Trecho da página:
--------

Em um discurso televisionado no início da noite em Tóquio, o primeiro-ministro Fumio Kishida disse que o governo aprovou três documentos de segurança – a Estratégia de Segurança Nacional (NSS), a Estratégia de Defesa Nacional e o Plano de Desenvolvimento da Força de Defesa – para reforçar as capacidades de defesa do Japão em meio a um ambiente de segurança cada vez mais instável.
As novas medidas incluem disposições que permitiriam ao Japão possuir “capacidades de contra-ataque”, a capacidade de atacar diretamente o território de outro país em caso de emergência e em circunstâncias específicas, disse Kishida.
No início de dezembro, o primeiro-ministro instruiu seus ministros de defesa e finanças a garantir fundos para aumentar o orçamento de defesa do Japão para 2% do PIB atual em 2027, de acordo com o ministro da Defesa, Yasukazu Hamada.
Ao tomar as novas iniciativas de defesa, o Japão está distorcendo a interpretação de sua constituição pós-Segunda Guerra Mundial, que impôs restrições às suas Forças de Autodefesa, pois elas só podem ser usadas para o que seu nome indica, defender a pátria japonesa.
Mas Tóquio está enfrentando sua situação de segurança mais hostil em décadas.
Com sua revisão de defesa, o Japão descreve um desses rivais – a China – como seu “maior desafio estratégico”, informou a emissora pública NHK na sexta-feira.

--------

Dados apresentados:
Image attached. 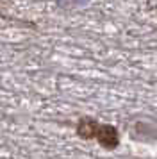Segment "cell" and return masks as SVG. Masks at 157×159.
<instances>
[{
	"label": "cell",
	"mask_w": 157,
	"mask_h": 159,
	"mask_svg": "<svg viewBox=\"0 0 157 159\" xmlns=\"http://www.w3.org/2000/svg\"><path fill=\"white\" fill-rule=\"evenodd\" d=\"M96 141L100 143V147H104L105 150H114L120 145V132L118 129L111 125V123H100L98 132H96Z\"/></svg>",
	"instance_id": "cell-1"
},
{
	"label": "cell",
	"mask_w": 157,
	"mask_h": 159,
	"mask_svg": "<svg viewBox=\"0 0 157 159\" xmlns=\"http://www.w3.org/2000/svg\"><path fill=\"white\" fill-rule=\"evenodd\" d=\"M98 127H100V123L96 118H93V116H82V118H78L77 125H75V132H77V136L80 139L91 141V139L96 138Z\"/></svg>",
	"instance_id": "cell-2"
}]
</instances>
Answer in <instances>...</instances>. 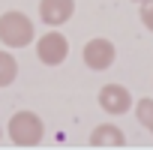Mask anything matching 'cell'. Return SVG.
Wrapping results in <instances>:
<instances>
[{
  "mask_svg": "<svg viewBox=\"0 0 153 150\" xmlns=\"http://www.w3.org/2000/svg\"><path fill=\"white\" fill-rule=\"evenodd\" d=\"M135 117H138V123L147 129V132H153V99H138L135 102Z\"/></svg>",
  "mask_w": 153,
  "mask_h": 150,
  "instance_id": "cell-9",
  "label": "cell"
},
{
  "mask_svg": "<svg viewBox=\"0 0 153 150\" xmlns=\"http://www.w3.org/2000/svg\"><path fill=\"white\" fill-rule=\"evenodd\" d=\"M81 57H84L87 69H93V72H102V69H108V66L114 63V57H117V48H114V42H111V39H105V36H96V39H90V42L84 45Z\"/></svg>",
  "mask_w": 153,
  "mask_h": 150,
  "instance_id": "cell-4",
  "label": "cell"
},
{
  "mask_svg": "<svg viewBox=\"0 0 153 150\" xmlns=\"http://www.w3.org/2000/svg\"><path fill=\"white\" fill-rule=\"evenodd\" d=\"M6 135L12 144L18 147H36L45 135V123L39 120V114L33 111H15L9 117V126H6Z\"/></svg>",
  "mask_w": 153,
  "mask_h": 150,
  "instance_id": "cell-2",
  "label": "cell"
},
{
  "mask_svg": "<svg viewBox=\"0 0 153 150\" xmlns=\"http://www.w3.org/2000/svg\"><path fill=\"white\" fill-rule=\"evenodd\" d=\"M75 15V0H39V21L48 27H60Z\"/></svg>",
  "mask_w": 153,
  "mask_h": 150,
  "instance_id": "cell-6",
  "label": "cell"
},
{
  "mask_svg": "<svg viewBox=\"0 0 153 150\" xmlns=\"http://www.w3.org/2000/svg\"><path fill=\"white\" fill-rule=\"evenodd\" d=\"M141 24L153 33V0H150V3H144L141 6Z\"/></svg>",
  "mask_w": 153,
  "mask_h": 150,
  "instance_id": "cell-10",
  "label": "cell"
},
{
  "mask_svg": "<svg viewBox=\"0 0 153 150\" xmlns=\"http://www.w3.org/2000/svg\"><path fill=\"white\" fill-rule=\"evenodd\" d=\"M36 57H39V63H45V66H60V63L69 57V39L51 27L48 33L39 36V42H36Z\"/></svg>",
  "mask_w": 153,
  "mask_h": 150,
  "instance_id": "cell-3",
  "label": "cell"
},
{
  "mask_svg": "<svg viewBox=\"0 0 153 150\" xmlns=\"http://www.w3.org/2000/svg\"><path fill=\"white\" fill-rule=\"evenodd\" d=\"M18 75V60L9 51H0V87H9Z\"/></svg>",
  "mask_w": 153,
  "mask_h": 150,
  "instance_id": "cell-8",
  "label": "cell"
},
{
  "mask_svg": "<svg viewBox=\"0 0 153 150\" xmlns=\"http://www.w3.org/2000/svg\"><path fill=\"white\" fill-rule=\"evenodd\" d=\"M99 108L105 114H126L132 108V93L123 87V84H105L99 90Z\"/></svg>",
  "mask_w": 153,
  "mask_h": 150,
  "instance_id": "cell-5",
  "label": "cell"
},
{
  "mask_svg": "<svg viewBox=\"0 0 153 150\" xmlns=\"http://www.w3.org/2000/svg\"><path fill=\"white\" fill-rule=\"evenodd\" d=\"M0 138H3V129H0Z\"/></svg>",
  "mask_w": 153,
  "mask_h": 150,
  "instance_id": "cell-12",
  "label": "cell"
},
{
  "mask_svg": "<svg viewBox=\"0 0 153 150\" xmlns=\"http://www.w3.org/2000/svg\"><path fill=\"white\" fill-rule=\"evenodd\" d=\"M33 39H36V27L24 12L9 9L0 15V42L6 48H27Z\"/></svg>",
  "mask_w": 153,
  "mask_h": 150,
  "instance_id": "cell-1",
  "label": "cell"
},
{
  "mask_svg": "<svg viewBox=\"0 0 153 150\" xmlns=\"http://www.w3.org/2000/svg\"><path fill=\"white\" fill-rule=\"evenodd\" d=\"M132 3H138V6H144V3H150V0H132Z\"/></svg>",
  "mask_w": 153,
  "mask_h": 150,
  "instance_id": "cell-11",
  "label": "cell"
},
{
  "mask_svg": "<svg viewBox=\"0 0 153 150\" xmlns=\"http://www.w3.org/2000/svg\"><path fill=\"white\" fill-rule=\"evenodd\" d=\"M123 144H126V135L114 123H99L90 132V147H123Z\"/></svg>",
  "mask_w": 153,
  "mask_h": 150,
  "instance_id": "cell-7",
  "label": "cell"
}]
</instances>
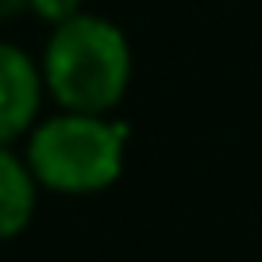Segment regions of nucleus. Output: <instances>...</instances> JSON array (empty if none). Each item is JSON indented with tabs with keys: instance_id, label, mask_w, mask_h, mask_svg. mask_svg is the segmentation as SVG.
Returning a JSON list of instances; mask_svg holds the SVG:
<instances>
[{
	"instance_id": "7ed1b4c3",
	"label": "nucleus",
	"mask_w": 262,
	"mask_h": 262,
	"mask_svg": "<svg viewBox=\"0 0 262 262\" xmlns=\"http://www.w3.org/2000/svg\"><path fill=\"white\" fill-rule=\"evenodd\" d=\"M42 66L24 47L0 39V147L27 139L42 120Z\"/></svg>"
},
{
	"instance_id": "f03ea898",
	"label": "nucleus",
	"mask_w": 262,
	"mask_h": 262,
	"mask_svg": "<svg viewBox=\"0 0 262 262\" xmlns=\"http://www.w3.org/2000/svg\"><path fill=\"white\" fill-rule=\"evenodd\" d=\"M24 158L35 181L62 196H93L112 189L127 162V123L112 116L62 112L42 116L27 135Z\"/></svg>"
},
{
	"instance_id": "39448f33",
	"label": "nucleus",
	"mask_w": 262,
	"mask_h": 262,
	"mask_svg": "<svg viewBox=\"0 0 262 262\" xmlns=\"http://www.w3.org/2000/svg\"><path fill=\"white\" fill-rule=\"evenodd\" d=\"M27 12L42 24L58 27V24H70L74 16L85 12V0H27Z\"/></svg>"
},
{
	"instance_id": "20e7f679",
	"label": "nucleus",
	"mask_w": 262,
	"mask_h": 262,
	"mask_svg": "<svg viewBox=\"0 0 262 262\" xmlns=\"http://www.w3.org/2000/svg\"><path fill=\"white\" fill-rule=\"evenodd\" d=\"M39 181L24 155L0 147V243L24 235L39 208Z\"/></svg>"
},
{
	"instance_id": "f257e3e1",
	"label": "nucleus",
	"mask_w": 262,
	"mask_h": 262,
	"mask_svg": "<svg viewBox=\"0 0 262 262\" xmlns=\"http://www.w3.org/2000/svg\"><path fill=\"white\" fill-rule=\"evenodd\" d=\"M39 66L47 97L62 112L112 116L131 89L135 54L120 24L81 12L70 24L50 27Z\"/></svg>"
},
{
	"instance_id": "423d86ee",
	"label": "nucleus",
	"mask_w": 262,
	"mask_h": 262,
	"mask_svg": "<svg viewBox=\"0 0 262 262\" xmlns=\"http://www.w3.org/2000/svg\"><path fill=\"white\" fill-rule=\"evenodd\" d=\"M12 12H27V0H0V16H12Z\"/></svg>"
}]
</instances>
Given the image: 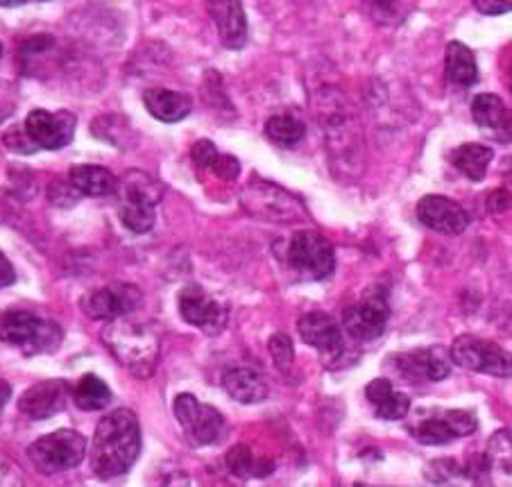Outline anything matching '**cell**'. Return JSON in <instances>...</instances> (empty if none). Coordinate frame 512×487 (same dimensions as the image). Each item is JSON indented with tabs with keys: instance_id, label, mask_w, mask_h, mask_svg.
<instances>
[{
	"instance_id": "d4e9b609",
	"label": "cell",
	"mask_w": 512,
	"mask_h": 487,
	"mask_svg": "<svg viewBox=\"0 0 512 487\" xmlns=\"http://www.w3.org/2000/svg\"><path fill=\"white\" fill-rule=\"evenodd\" d=\"M494 152L490 145L481 143H463L456 150H451V164L463 173L469 182H483L488 175L490 161Z\"/></svg>"
},
{
	"instance_id": "e575fe53",
	"label": "cell",
	"mask_w": 512,
	"mask_h": 487,
	"mask_svg": "<svg viewBox=\"0 0 512 487\" xmlns=\"http://www.w3.org/2000/svg\"><path fill=\"white\" fill-rule=\"evenodd\" d=\"M374 19H392L397 14L401 0H361Z\"/></svg>"
},
{
	"instance_id": "d6986e66",
	"label": "cell",
	"mask_w": 512,
	"mask_h": 487,
	"mask_svg": "<svg viewBox=\"0 0 512 487\" xmlns=\"http://www.w3.org/2000/svg\"><path fill=\"white\" fill-rule=\"evenodd\" d=\"M143 105L161 123H179L191 114L193 102L189 96L170 89L143 91Z\"/></svg>"
},
{
	"instance_id": "ac0fdd59",
	"label": "cell",
	"mask_w": 512,
	"mask_h": 487,
	"mask_svg": "<svg viewBox=\"0 0 512 487\" xmlns=\"http://www.w3.org/2000/svg\"><path fill=\"white\" fill-rule=\"evenodd\" d=\"M207 10L218 28L220 44L241 50L247 44V19L241 0H207Z\"/></svg>"
},
{
	"instance_id": "83f0119b",
	"label": "cell",
	"mask_w": 512,
	"mask_h": 487,
	"mask_svg": "<svg viewBox=\"0 0 512 487\" xmlns=\"http://www.w3.org/2000/svg\"><path fill=\"white\" fill-rule=\"evenodd\" d=\"M411 433L417 442L426 444V447H440V444H449L451 440L458 438L454 429L449 426L445 413L420 420L413 426Z\"/></svg>"
},
{
	"instance_id": "3957f363",
	"label": "cell",
	"mask_w": 512,
	"mask_h": 487,
	"mask_svg": "<svg viewBox=\"0 0 512 487\" xmlns=\"http://www.w3.org/2000/svg\"><path fill=\"white\" fill-rule=\"evenodd\" d=\"M118 193V218L134 234H145L155 227L157 204L161 202L164 189L157 179L141 170L125 173L116 186Z\"/></svg>"
},
{
	"instance_id": "7bdbcfd3",
	"label": "cell",
	"mask_w": 512,
	"mask_h": 487,
	"mask_svg": "<svg viewBox=\"0 0 512 487\" xmlns=\"http://www.w3.org/2000/svg\"><path fill=\"white\" fill-rule=\"evenodd\" d=\"M37 3H48V0H37Z\"/></svg>"
},
{
	"instance_id": "ab89813d",
	"label": "cell",
	"mask_w": 512,
	"mask_h": 487,
	"mask_svg": "<svg viewBox=\"0 0 512 487\" xmlns=\"http://www.w3.org/2000/svg\"><path fill=\"white\" fill-rule=\"evenodd\" d=\"M10 397H12L10 383L0 379V417H3V410H5V406H7V401H10Z\"/></svg>"
},
{
	"instance_id": "cb8c5ba5",
	"label": "cell",
	"mask_w": 512,
	"mask_h": 487,
	"mask_svg": "<svg viewBox=\"0 0 512 487\" xmlns=\"http://www.w3.org/2000/svg\"><path fill=\"white\" fill-rule=\"evenodd\" d=\"M445 73L449 84L460 89H469L479 82V64L472 50L460 41H451L445 53Z\"/></svg>"
},
{
	"instance_id": "8992f818",
	"label": "cell",
	"mask_w": 512,
	"mask_h": 487,
	"mask_svg": "<svg viewBox=\"0 0 512 487\" xmlns=\"http://www.w3.org/2000/svg\"><path fill=\"white\" fill-rule=\"evenodd\" d=\"M288 266L304 279L320 281L336 270V252L327 238L318 232H297L286 250Z\"/></svg>"
},
{
	"instance_id": "f546056e",
	"label": "cell",
	"mask_w": 512,
	"mask_h": 487,
	"mask_svg": "<svg viewBox=\"0 0 512 487\" xmlns=\"http://www.w3.org/2000/svg\"><path fill=\"white\" fill-rule=\"evenodd\" d=\"M268 349H270L272 361H275V365H277V370L288 372L290 367H293L295 347H293V340H290L286 333H275V336L270 338Z\"/></svg>"
},
{
	"instance_id": "5b68a950",
	"label": "cell",
	"mask_w": 512,
	"mask_h": 487,
	"mask_svg": "<svg viewBox=\"0 0 512 487\" xmlns=\"http://www.w3.org/2000/svg\"><path fill=\"white\" fill-rule=\"evenodd\" d=\"M28 454L41 472L57 474L82 463L84 456H87V440L78 431L59 429L30 444Z\"/></svg>"
},
{
	"instance_id": "7c38bea8",
	"label": "cell",
	"mask_w": 512,
	"mask_h": 487,
	"mask_svg": "<svg viewBox=\"0 0 512 487\" xmlns=\"http://www.w3.org/2000/svg\"><path fill=\"white\" fill-rule=\"evenodd\" d=\"M143 304V293L134 284H109L82 297V311L91 320H118Z\"/></svg>"
},
{
	"instance_id": "7402d4cb",
	"label": "cell",
	"mask_w": 512,
	"mask_h": 487,
	"mask_svg": "<svg viewBox=\"0 0 512 487\" xmlns=\"http://www.w3.org/2000/svg\"><path fill=\"white\" fill-rule=\"evenodd\" d=\"M472 118L481 130L497 132L501 139H510V109L494 93H481L472 102Z\"/></svg>"
},
{
	"instance_id": "484cf974",
	"label": "cell",
	"mask_w": 512,
	"mask_h": 487,
	"mask_svg": "<svg viewBox=\"0 0 512 487\" xmlns=\"http://www.w3.org/2000/svg\"><path fill=\"white\" fill-rule=\"evenodd\" d=\"M71 397L82 410H102L112 404V390L96 374H84L78 386L71 390Z\"/></svg>"
},
{
	"instance_id": "2e32d148",
	"label": "cell",
	"mask_w": 512,
	"mask_h": 487,
	"mask_svg": "<svg viewBox=\"0 0 512 487\" xmlns=\"http://www.w3.org/2000/svg\"><path fill=\"white\" fill-rule=\"evenodd\" d=\"M397 370L404 374L408 381H431L438 383L451 374V358L442 352L440 347L415 349V352L399 354Z\"/></svg>"
},
{
	"instance_id": "4dcf8cb0",
	"label": "cell",
	"mask_w": 512,
	"mask_h": 487,
	"mask_svg": "<svg viewBox=\"0 0 512 487\" xmlns=\"http://www.w3.org/2000/svg\"><path fill=\"white\" fill-rule=\"evenodd\" d=\"M445 417L458 438H465V435H472L479 429V420L472 410H445Z\"/></svg>"
},
{
	"instance_id": "ffe728a7",
	"label": "cell",
	"mask_w": 512,
	"mask_h": 487,
	"mask_svg": "<svg viewBox=\"0 0 512 487\" xmlns=\"http://www.w3.org/2000/svg\"><path fill=\"white\" fill-rule=\"evenodd\" d=\"M365 397H368L370 404L377 410V417L388 422L404 420L411 410V399H408L404 392H397L392 388L388 379H374L365 388Z\"/></svg>"
},
{
	"instance_id": "6da1fadb",
	"label": "cell",
	"mask_w": 512,
	"mask_h": 487,
	"mask_svg": "<svg viewBox=\"0 0 512 487\" xmlns=\"http://www.w3.org/2000/svg\"><path fill=\"white\" fill-rule=\"evenodd\" d=\"M141 454L139 417L130 408H116L102 417L93 433L89 463L98 478H116L130 472Z\"/></svg>"
},
{
	"instance_id": "4316f807",
	"label": "cell",
	"mask_w": 512,
	"mask_h": 487,
	"mask_svg": "<svg viewBox=\"0 0 512 487\" xmlns=\"http://www.w3.org/2000/svg\"><path fill=\"white\" fill-rule=\"evenodd\" d=\"M225 463L229 472L241 476V478H252V476H268L272 474V463L270 460H259L245 444H236L227 451Z\"/></svg>"
},
{
	"instance_id": "277c9868",
	"label": "cell",
	"mask_w": 512,
	"mask_h": 487,
	"mask_svg": "<svg viewBox=\"0 0 512 487\" xmlns=\"http://www.w3.org/2000/svg\"><path fill=\"white\" fill-rule=\"evenodd\" d=\"M0 340L12 347H19L23 354H50L62 345V329L57 322L41 320L30 311H5L0 313Z\"/></svg>"
},
{
	"instance_id": "52a82bcc",
	"label": "cell",
	"mask_w": 512,
	"mask_h": 487,
	"mask_svg": "<svg viewBox=\"0 0 512 487\" xmlns=\"http://www.w3.org/2000/svg\"><path fill=\"white\" fill-rule=\"evenodd\" d=\"M451 361L465 367V370L492 374V377L499 379H508L512 374L510 354L506 349H501L492 340L469 336V333L454 340V345H451Z\"/></svg>"
},
{
	"instance_id": "f35d334b",
	"label": "cell",
	"mask_w": 512,
	"mask_h": 487,
	"mask_svg": "<svg viewBox=\"0 0 512 487\" xmlns=\"http://www.w3.org/2000/svg\"><path fill=\"white\" fill-rule=\"evenodd\" d=\"M508 198H510L508 191H494L488 200V207L492 211H508V207H510Z\"/></svg>"
},
{
	"instance_id": "4fadbf2b",
	"label": "cell",
	"mask_w": 512,
	"mask_h": 487,
	"mask_svg": "<svg viewBox=\"0 0 512 487\" xmlns=\"http://www.w3.org/2000/svg\"><path fill=\"white\" fill-rule=\"evenodd\" d=\"M75 123H78V118L71 111L62 109L53 114V111L46 109H32L23 127L37 148L62 150L73 141Z\"/></svg>"
},
{
	"instance_id": "d590c367",
	"label": "cell",
	"mask_w": 512,
	"mask_h": 487,
	"mask_svg": "<svg viewBox=\"0 0 512 487\" xmlns=\"http://www.w3.org/2000/svg\"><path fill=\"white\" fill-rule=\"evenodd\" d=\"M216 155H218L216 145H213L207 139H202V141H198V143L193 145V159H195V164H198L200 168H209L211 161L216 159Z\"/></svg>"
},
{
	"instance_id": "9c48e42d",
	"label": "cell",
	"mask_w": 512,
	"mask_h": 487,
	"mask_svg": "<svg viewBox=\"0 0 512 487\" xmlns=\"http://www.w3.org/2000/svg\"><path fill=\"white\" fill-rule=\"evenodd\" d=\"M390 318L388 295L383 288H370L361 302L349 306L343 313V327L358 343H370L377 340Z\"/></svg>"
},
{
	"instance_id": "b9f144b4",
	"label": "cell",
	"mask_w": 512,
	"mask_h": 487,
	"mask_svg": "<svg viewBox=\"0 0 512 487\" xmlns=\"http://www.w3.org/2000/svg\"><path fill=\"white\" fill-rule=\"evenodd\" d=\"M0 57H3V44H0Z\"/></svg>"
},
{
	"instance_id": "7a4b0ae2",
	"label": "cell",
	"mask_w": 512,
	"mask_h": 487,
	"mask_svg": "<svg viewBox=\"0 0 512 487\" xmlns=\"http://www.w3.org/2000/svg\"><path fill=\"white\" fill-rule=\"evenodd\" d=\"M102 343L114 354L125 370H130L134 377L148 379L157 370L161 343L159 336L150 327H143L139 322L118 318L109 320L102 329Z\"/></svg>"
},
{
	"instance_id": "1f68e13d",
	"label": "cell",
	"mask_w": 512,
	"mask_h": 487,
	"mask_svg": "<svg viewBox=\"0 0 512 487\" xmlns=\"http://www.w3.org/2000/svg\"><path fill=\"white\" fill-rule=\"evenodd\" d=\"M3 141L7 148H10L12 152H19V155H32V152L37 150V145L32 143V139L28 136V132H25L23 125L10 127V130L5 132Z\"/></svg>"
},
{
	"instance_id": "836d02e7",
	"label": "cell",
	"mask_w": 512,
	"mask_h": 487,
	"mask_svg": "<svg viewBox=\"0 0 512 487\" xmlns=\"http://www.w3.org/2000/svg\"><path fill=\"white\" fill-rule=\"evenodd\" d=\"M23 474L19 465L14 460L7 458L5 454H0V487H14V485H23Z\"/></svg>"
},
{
	"instance_id": "8fae6325",
	"label": "cell",
	"mask_w": 512,
	"mask_h": 487,
	"mask_svg": "<svg viewBox=\"0 0 512 487\" xmlns=\"http://www.w3.org/2000/svg\"><path fill=\"white\" fill-rule=\"evenodd\" d=\"M177 306L184 322H189L191 327H198L207 336H218L227 327L225 306L198 284H189L179 290Z\"/></svg>"
},
{
	"instance_id": "e0dca14e",
	"label": "cell",
	"mask_w": 512,
	"mask_h": 487,
	"mask_svg": "<svg viewBox=\"0 0 512 487\" xmlns=\"http://www.w3.org/2000/svg\"><path fill=\"white\" fill-rule=\"evenodd\" d=\"M297 329H300L304 343L318 349L324 356H338L345 349L343 329H340V324L327 313L311 311L302 315L300 322H297Z\"/></svg>"
},
{
	"instance_id": "30bf717a",
	"label": "cell",
	"mask_w": 512,
	"mask_h": 487,
	"mask_svg": "<svg viewBox=\"0 0 512 487\" xmlns=\"http://www.w3.org/2000/svg\"><path fill=\"white\" fill-rule=\"evenodd\" d=\"M243 207L263 220H279V222H297L306 218V209L295 200L293 195L281 191L279 186L268 182L247 184L243 191Z\"/></svg>"
},
{
	"instance_id": "f1b7e54d",
	"label": "cell",
	"mask_w": 512,
	"mask_h": 487,
	"mask_svg": "<svg viewBox=\"0 0 512 487\" xmlns=\"http://www.w3.org/2000/svg\"><path fill=\"white\" fill-rule=\"evenodd\" d=\"M266 136L270 141H275L277 145H284V148H290V145H297L304 136H306V125L302 121H297L295 116H272L266 123Z\"/></svg>"
},
{
	"instance_id": "d6a6232c",
	"label": "cell",
	"mask_w": 512,
	"mask_h": 487,
	"mask_svg": "<svg viewBox=\"0 0 512 487\" xmlns=\"http://www.w3.org/2000/svg\"><path fill=\"white\" fill-rule=\"evenodd\" d=\"M209 168H211L216 175L227 179V182H234V179L238 177V173H241V166H238V159L232 157V155H216V159L211 161Z\"/></svg>"
},
{
	"instance_id": "9a60e30c",
	"label": "cell",
	"mask_w": 512,
	"mask_h": 487,
	"mask_svg": "<svg viewBox=\"0 0 512 487\" xmlns=\"http://www.w3.org/2000/svg\"><path fill=\"white\" fill-rule=\"evenodd\" d=\"M68 399H71V388L66 386L62 379L39 381L23 392L19 399V408L23 415L30 420H48L66 408Z\"/></svg>"
},
{
	"instance_id": "603a6c76",
	"label": "cell",
	"mask_w": 512,
	"mask_h": 487,
	"mask_svg": "<svg viewBox=\"0 0 512 487\" xmlns=\"http://www.w3.org/2000/svg\"><path fill=\"white\" fill-rule=\"evenodd\" d=\"M68 184L78 195H89V198H107L116 193L118 179L112 170L102 166H75L68 173Z\"/></svg>"
},
{
	"instance_id": "60d3db41",
	"label": "cell",
	"mask_w": 512,
	"mask_h": 487,
	"mask_svg": "<svg viewBox=\"0 0 512 487\" xmlns=\"http://www.w3.org/2000/svg\"><path fill=\"white\" fill-rule=\"evenodd\" d=\"M25 3H30V0H0V7H21Z\"/></svg>"
},
{
	"instance_id": "8d00e7d4",
	"label": "cell",
	"mask_w": 512,
	"mask_h": 487,
	"mask_svg": "<svg viewBox=\"0 0 512 487\" xmlns=\"http://www.w3.org/2000/svg\"><path fill=\"white\" fill-rule=\"evenodd\" d=\"M476 10L481 14L488 16H499V14H508L512 7V0H474Z\"/></svg>"
},
{
	"instance_id": "44dd1931",
	"label": "cell",
	"mask_w": 512,
	"mask_h": 487,
	"mask_svg": "<svg viewBox=\"0 0 512 487\" xmlns=\"http://www.w3.org/2000/svg\"><path fill=\"white\" fill-rule=\"evenodd\" d=\"M225 392L238 404H261L268 397V386L259 372L250 370V367H234V370L225 372L223 377Z\"/></svg>"
},
{
	"instance_id": "5bb4252c",
	"label": "cell",
	"mask_w": 512,
	"mask_h": 487,
	"mask_svg": "<svg viewBox=\"0 0 512 487\" xmlns=\"http://www.w3.org/2000/svg\"><path fill=\"white\" fill-rule=\"evenodd\" d=\"M417 220L433 232L447 236L463 234L469 225L467 211L447 195H424L417 202Z\"/></svg>"
},
{
	"instance_id": "74e56055",
	"label": "cell",
	"mask_w": 512,
	"mask_h": 487,
	"mask_svg": "<svg viewBox=\"0 0 512 487\" xmlns=\"http://www.w3.org/2000/svg\"><path fill=\"white\" fill-rule=\"evenodd\" d=\"M16 281V272H14V266L10 263V259L0 252V288H7L12 286Z\"/></svg>"
},
{
	"instance_id": "ba28073f",
	"label": "cell",
	"mask_w": 512,
	"mask_h": 487,
	"mask_svg": "<svg viewBox=\"0 0 512 487\" xmlns=\"http://www.w3.org/2000/svg\"><path fill=\"white\" fill-rule=\"evenodd\" d=\"M173 410L179 426H182L184 433L189 435V440L193 444H198V447L213 444L223 438L225 433L223 413L209 404H202L198 397L189 395V392H182V395L175 397Z\"/></svg>"
}]
</instances>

--------

Exercício curto A:
Responda com base no trecho sobre a defesa do Japão:
(i) Quais são os três documentos de segurança aprovados pelo governo?
(ii) A que porcentagem do PIB atual o orçamento de defesa deve chegar, e em que ano?
(iii) Como o Japão descreve a China em sua revisão de defesa?
Exercício curto B:
Reproduza a parte do trecho sobre a defesa do Japão que começa com “Ao tomar as” e segue até “a pátria japonesa.”.
Exercício curto C:
No trecho sobre a defesa do Japão, reescreva de forma mais breve o parágrafo que começa com “Ao tomar as novas iniciativas de defesa”, mantendo seus fatos principais.

Resposta do exercício A:
(i) A Estratégia de Segurança Nacional (NSS), a Estratégia de Defesa Nacional e o Plano de Desenvolvimento da Força de Defesa.
(ii) 2% do PIB atual, em 2027.
(iii) Como seu “maior desafio estratégico”.

Resposta do exercício B:
Ao tomar as novas iniciativas de defesa, o Japão está distorcendo a interpretação de sua constituição pós-Segunda Guerra Mundial, que impôs restrições às suas Forças de Autodefesa, pois elas só podem ser usadas para o que seu nome indica, defender a pátria japonesa.

Resposta do exercício C:
Com as novas iniciativas de defesa, o Japão distorce a interpretação de sua constituição pós-Segunda Guerra Mundial. Essa constituição limita as Forças de Autodefesa à defesa da pátria japonesa.